Texte de lecture »
En
2005, mon amie Florence Marciano a étudié l’un des immeubles les plus décorés
de Marseille dans le cadre de l’exposition Figures
en façades. Le décor sculpté privé à Marseille (septembre 2005, préfecture
des Bouches-du-Rhône). En 2017, les historiens Georges Reynaud et Régis
Bertrand en ont poursuivi l’étude, identifiant même le sculpteur qui a
probablement réalisé ce saisissant ensemble.
Immeuble, 46 bd de la Liberté, 1er arrondissement
Le pan coupé
L’immeuble
construit au 46 bd de la Liberté occupe une situation privilégiée. Il est
édifié sur une parcelle trapézoïdale à l’intersection du boulevard et de la rue
des Héros. Le terrain est acquis le 25 avril 1861 pour 21 625,25 francs
par Joseph Bienaimé Boyer (1824-1866), un ébéniste reconverti en marchand de
bois et entrepreneur en menuiserie ; l’immeuble est édifié en 1862. Le
propriétaire y habite un étage et loue les autres.
Antoine Maïssa ?, La Sculpture et La Peinture,
1862-1863
Pan coupé du 46 bd de la Liberté, 1er arrondissement
Le
pan coupé accueille huit bas-reliefs sur un programme iconographique
double : les Arts et les Saisons. Au premier étage, deux
majestueux médaillons enrubannés exhibent les allégories de la Sculpture et de la Peinture. À gauche, un génie ailé rend hommage à la statuaire du
siècle de Louis XIV (buste dévoilé) et pose la main droite sur la tête de Milon de Crotone (allusion au
chef-d’œuvre de Pierre Puget, 1620-1694) ; à ses pieds, un putto s’exerce
au dessin ou à la gravure. À droite, un second génie ailé, plus mature, soulève
un drapé et dévoile les attributs du peintre (palette, pinceaux, modèle à
copier) tandis qu’un putto lui tend une équerre.
Antoine Maïssa ?, L’Architecture et La Musique,
1862-1863
Pan coupé du 46 bd de la Liberté, 1er arrondissement
Au
dernier étage, on trouve deux autres putti. L’un symbolise l’Architecture avec un té, un plan roulé
et un traité ; le second représente la Musique
avec une mandoline et une partition.

Données fournies »

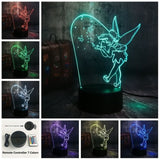 Tinker Bell Light Figure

Consigne » Dans le texte sur l'immeuble du 46 boulevard de la Liberté, indiquez s'il vous plaît à quelle date et pour quelle somme le terrain a été acquis.

Réponse » Le terrain a été acquis le 25 avril 1861 pour 21 625,25 francs.